Read our full review here


11. Not to Mention by Vivian de Klerk

The Mother Figure: Mother (not mentioned by name)

The Motherhood Theme: Katy Ferreira is a 20-year-old girl who has not left her bedroom for almost two years and at 360kg cannot leave her bed. The only person she has any contact with is her mother who has enabled her binge eating and unable to give her the one thing she truly craves which is love.

Read our full review here


12. The Harpy by Megan Hunter

The Mother Figure: Lucy

The Motherhood Theme: Lucy is a devoted housewife and mother who works from home. Her life comes crumbling down when she learns her husband is having an affair. They decide to stay together but devise a game of crime and punishment where Lucy can hurt him three times. It tackles the psychological toll of parenting and infidelity.

Read our full review here


13. Shuggie Bain by Douglas Stuart

The Mother Figure: Agnes

The Motherhood Theme: Agnes is obsessed with an image and the idea of perfection, but she is an alcoholic abandoned in a poverty stricken down by her husband. One by one she pushes away her children, until only Shuggie is left desperate to make her better. It tackles poverty, addiction and the devastation of loving a broken parent in a raw and intimate way.

Read our full review here


14. The Dead Line by Holly Watt

The Mother Figures: Women struggling with Fertility

The Motherhood Theme: In this book, a reporter accidentally happens on a huge story. An undercover network that links infertile couples with a surrogate. Only those surrogates are young Bangladeshi girls who are kidnapped and forcefully impregnated. It’s a shocking thriller that questions the price people would pay to become a mother.

Read our full review here


15. Orphan Train by Christina Baker Kline

The Mother Figure: Vivian Daley

The Motherhood Theme: This book is based on true-life orphan trains that ran that ran between and 1854 and 1929 from the East Coast of the United States to the Midwest carrying abandoned children to homes that would take them in. As such it is more about the lack of having a mother than being one. Vivian who is now an elderly widow takes on turbulent seventeen-year-old Molly to help her clean her attic.
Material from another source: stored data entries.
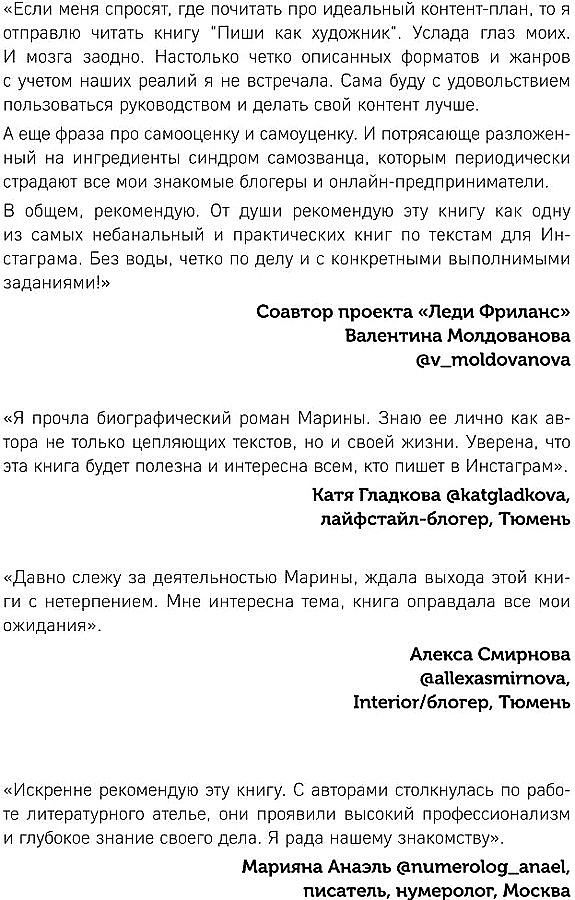 «Если меня спросят, где почитать про идеальный контент-план, то я отправлю читать книгу "Пиши как художник". Услада глаз моих. И мозга заодно. Настолько четко описанных форматов и жанров с учетом наших реалий я не встречала. Сама буду с удовольствием пользоваться руководством и делать свой контент лучше.

А еще фраза про самооценку и самоуценку. И потрясающе разложенный на ингредиенты синдром самозванца, которым периодически страдают все мои знакомые блогеры и онлайн-предприниматели.

В общем, рекомендую. От души рекомендую эту книгу как одну из самых небанальный и практических книг по текстам для Инстаграма. Без воды, четко по делу и с конкретными выполнимыми заданиями!»

Соавтор проекта «Леди Фриланс»
Валентина Молдованова
@v_moldovanova

«Я прочла биографический роман Марины. Знаю ее лично как автора не только цепляющих текстов, но и своей жизни. Уверена, что эта книга будет полезна и интересна всем, кто пишет в Инстаграм».

Катя Гладкова @katgladkova,
лайфстайл-блогер, Тюмень

«Давно слежу за деятельностью Марины, ждала выхода этой книги с нетерпением. Мне интересна тема, книга оправдала все мои ожидания».

Алекса Смирнова
@allexasmirnova,
Interior/блогер, Тюмень

«Искренне рекомендую эту книгу. С авторами столкнулась по работе литературного ателье, они проявили высокий профессионализм и глубокое знание своего дела. Я рада нашему знакомству».

Марияна Анаэль @numerolog_anael,
писатель, нумеролог, Москва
As they clean, the stories of both Vivian’s and Molly’s lives are revealed and a bond grows between the two.

Read our full review here


16. The Henna Artist by Alka Joshi

The Mother Figure: Lakshmi

The Motherhood Theme: Lakshmi escapes from an arranged and abusive marriage at 17-years-old and manages to create a new life herself as a Henna artist in Jaipur. But where her real power lies is in her use of ancient medicine to help woman to both conceive, prevent and terminate pregnancies. She also becomes a mother-like figure to her younger sister who tracks her down.

Read our full review here


17. When the Village Sleeps by Sindiwe Magona

The Mother Figure: Khulu

The Motherhood Theme: It’s a story of poverty and broken systems told through the lives of 4 generations of AmaTolo women, three of whom are mothers. But it is the grandmother Khulu who shines as the matriarch of the family and who teaches them how to nurture human life and to live a sustainable, self sufficient and harmonious life.

Full review coming soon


18. Someone Like you by Karen Kingsbury

The Mother Figures: Brooke and Louise

The Motherhood Theme: Maddie is shaken to the core when she finds out from a stranger that she was adopted as an embryo, a secret her parents hid from her for twenty-two years. Feeling betrayed, angry and confused she leaves her dream job, fiancée and rejects her family and moves across the country to find out who she is. It’s a really interesting take on adoption.